Raw sequence data of the hybridization capture were made available as an NCBI BioProject (PRJNA933601).

Acknowledgements

This research was funded through the 2017-2018 Belmont Forum and BiodivERsA joint call for research proposals, under the BiodivScen ERA-Net COFUND program, and with the funding organizations Deutsche Forschungsgemeinschaft (DFG grant EP-98/3-1 to L.S.E.), Agence Nationale de la Recherche (ANR), Research Council of Norway (NFR), the Swedish Research Council for Environment, Agricultural Sciences and Spatial Planning (Formas), Academy of Finland, National Science Foundation (NSF) and the Natural Sciences and Engineering Research Council of Canada (NSERC-CRSNG). Field work was enabled through a grant of the Young Scholar Fund of the University of Konstanz to L.S.E. Y.D. was supported by the RUDN University Strategic Academic Leadership Program.
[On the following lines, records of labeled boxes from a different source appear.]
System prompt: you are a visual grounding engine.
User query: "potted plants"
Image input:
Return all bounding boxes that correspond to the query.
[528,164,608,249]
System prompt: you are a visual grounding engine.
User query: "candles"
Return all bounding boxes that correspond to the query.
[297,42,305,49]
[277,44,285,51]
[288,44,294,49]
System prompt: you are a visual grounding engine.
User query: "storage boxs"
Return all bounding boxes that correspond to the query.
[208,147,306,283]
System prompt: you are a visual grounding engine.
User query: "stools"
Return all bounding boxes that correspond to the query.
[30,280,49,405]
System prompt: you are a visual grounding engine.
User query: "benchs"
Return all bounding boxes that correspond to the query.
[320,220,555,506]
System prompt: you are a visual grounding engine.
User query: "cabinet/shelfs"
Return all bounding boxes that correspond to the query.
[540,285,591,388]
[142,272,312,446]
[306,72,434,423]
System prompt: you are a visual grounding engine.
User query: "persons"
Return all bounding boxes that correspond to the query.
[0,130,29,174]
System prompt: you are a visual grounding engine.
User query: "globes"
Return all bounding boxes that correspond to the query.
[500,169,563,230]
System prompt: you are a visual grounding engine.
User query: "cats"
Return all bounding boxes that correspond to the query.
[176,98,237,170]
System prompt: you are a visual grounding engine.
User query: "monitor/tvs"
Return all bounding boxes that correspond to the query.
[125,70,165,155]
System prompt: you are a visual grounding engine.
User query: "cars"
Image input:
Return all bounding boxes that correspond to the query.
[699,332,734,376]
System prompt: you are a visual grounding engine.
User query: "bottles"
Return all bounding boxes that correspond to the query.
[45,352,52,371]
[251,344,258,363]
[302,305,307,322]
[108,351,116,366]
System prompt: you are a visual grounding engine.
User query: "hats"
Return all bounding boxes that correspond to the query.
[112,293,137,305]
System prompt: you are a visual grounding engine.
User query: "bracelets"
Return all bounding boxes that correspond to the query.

Expedition logistics were supported by the Department of Science and Innovations of Yamalo-Nenets Autonomous Okrug and the Non-profit organization «Russian Center of Arctic Exploration». We thank PD Dr. Elena Marinova for assistance and discussions concerning dating of plant macrofossils and Patrick Bartolin for assistance in the wet lab.

Competing interests

The authors have no competing interests to declare.